# Allen dataset integration 

This notebook focuses demonstrate how to integrate Allen datasets into the Blue Brain Knowledge Graph

The tasks to be demonstrated are the following:

1. Configuration
2. Retrieve human neuron morphologies from the Allen Cell Types Database
3. Load the complete metadata of the neuron morphologies from Allen
4. Load the transformation Mappings
5. Map the neuron morphologies from Allen to the Neuroshapes Models
6. Add the created entities from Allen to Nexus
7. Retrieve the created entities

## 1. Session configuration

In [1]:
import getpass

import allensdk

from kgforge.core import KnowledgeGraphForge
from kgforge.version import __version__

Check versions

In [2]:
print("Allensdk is", allensdk.__version__, ", and Nexus Fogre is", __version__)

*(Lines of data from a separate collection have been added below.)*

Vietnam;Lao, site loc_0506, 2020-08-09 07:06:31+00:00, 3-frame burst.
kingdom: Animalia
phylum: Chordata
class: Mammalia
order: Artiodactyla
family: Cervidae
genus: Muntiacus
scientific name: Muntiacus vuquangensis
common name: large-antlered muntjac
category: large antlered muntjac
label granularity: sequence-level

Allensdk is 1.7.1 , and Nexus Fogre is 0.2.1.dev82+g0b66b09


Please enter your BBP token:

In [3]:
# token = getpass.getpass()
token = "eyJhbGciOiJSUzI1NiIsInR5cCIgOiAiSldUIiwia2lkIiA6ICI5T0R3Z1JSTFVsTTJHbFphVDZjVklnenJsb0lzUWJmbTBDck1icXNjNHQ4In0.eyJqdGkiOiI4NmJiNmUxNi04OWFhLTRjYjktODNhMC0zYjc2MDU0NDk5NGYiLCJleHAiOjE1OTExNjA4NTIsIm5iZiI6MCwiaWF0IjoxNTkxMTMyMDUyLCJpc3MiOiJodHRwczovL2JicGF1dGguZXBmbC5jaC9hdXRoL3JlYWxtcy9CQlAiLCJzdWIiOiJmOjBmZGFkZWY3LWIyYjktNDkyYi1hZjQ2LWM2NTQ5MmQ0NTljMjphZ2FyY2lhIiwidHlwIjoiQmVhcmVyIiwiYXpwIjoibmV4dXMtd2ViIiwibm9uY2UiOiJjM2M5YmRhMTZkNTM0Zjk0ODgxZGRhYzZhZGQ2NjAzZCIsImF1dGhfdGltZSI6MTU5MTEzMjA1MSwic2Vzc2lvbl9zdGF0ZSI6ImIwM2FjYWM1LTIxOGItNDA5My05Y2ZmLTRlNTRhY2FhNTQxYSIsImFjciI6IjAiLCJhbGxvd2VkLW9yaWdpbnMiOlsiaHR0cHM6Ly9kZXYubmV4dXMub2NwLmJicC5lcGZsLmNoIiwiaHR0cHM6Ly9iYnAuZXBmbC5jaCIsImh0dHA6Ly9kZXYubmV4dXMub2NwLmJicC5lcGZsLmNoIiwiaHR0cHM6Ly9zdGFnaW5nLm5leHVzLm9jcC5iYnAuZXBmbC5jaCIsImh0dHBzOi8vYmJwLW5leHVzLmVwZmwuY2giLCJodHRwczovL2JicHRlYW0uZXBmbC5jaCIsImh0dHA6Ly9zdGFnaW5nLm5leHVzLm9jcC5iYnAuZXBmbC5jaCJdLCJzY29wZSI6Im9wZW5pZCBwcm9maWxlIGdyb3VwcyBlbWFpbCIsImVtYWlsX3ZlcmlmaWVkIjp0cnVlLCJuYW1lIjoiQWxlamFuZHJhIEdhcmNpYSBSb2phcyBHYXJjaWEgUm9qYXMgTWFydGluZXoiLCJwcmVmZXJyZWRfdXNlcm5hbWUiOiJhZ2FyY2lhIiwiZ2l2ZW5fbmFtZSI6IkFsZWphbmRyYSBHYXJjaWEgUm9qYXMiLCJmYW1pbHlfbmFtZSI6IkdhcmNpYSBSb2phcyBNYXJ0aW5leiIsImVtYWlsIjoiYWxlamFuZHJhLmdhcmNpYXJvamFzQGVwZmwuY2gifQ.oB7SCkvflnTudSlDINGueJLZalRcMhTNPeevFpJRajCXXlRivH4JRENbVRuYZDO5__N3KjYigRkRIhrP-AXBxj8TLv8nFpyGP6G_1T3BRRqed9EjCxowoA13tEb7x40U1BNnoEPdGau2YiH3149MEALgKpmCLftiCd1ooEwpSzd-6NiVJuWbdlZWd12OJYg3D2oL62pt5n7tCgKUBCIphgG2Okc9StU1Wm-P6UsT--23q-0WXdxODMUrvrOiWi1d9V50LHQ3gzIOqHx4MruBA4NgvE_3QcIOuysWvhZVifErnjKmYAiLhcslkW8Ecilj7wkOu_ZBd64TnBTUdYKnkA"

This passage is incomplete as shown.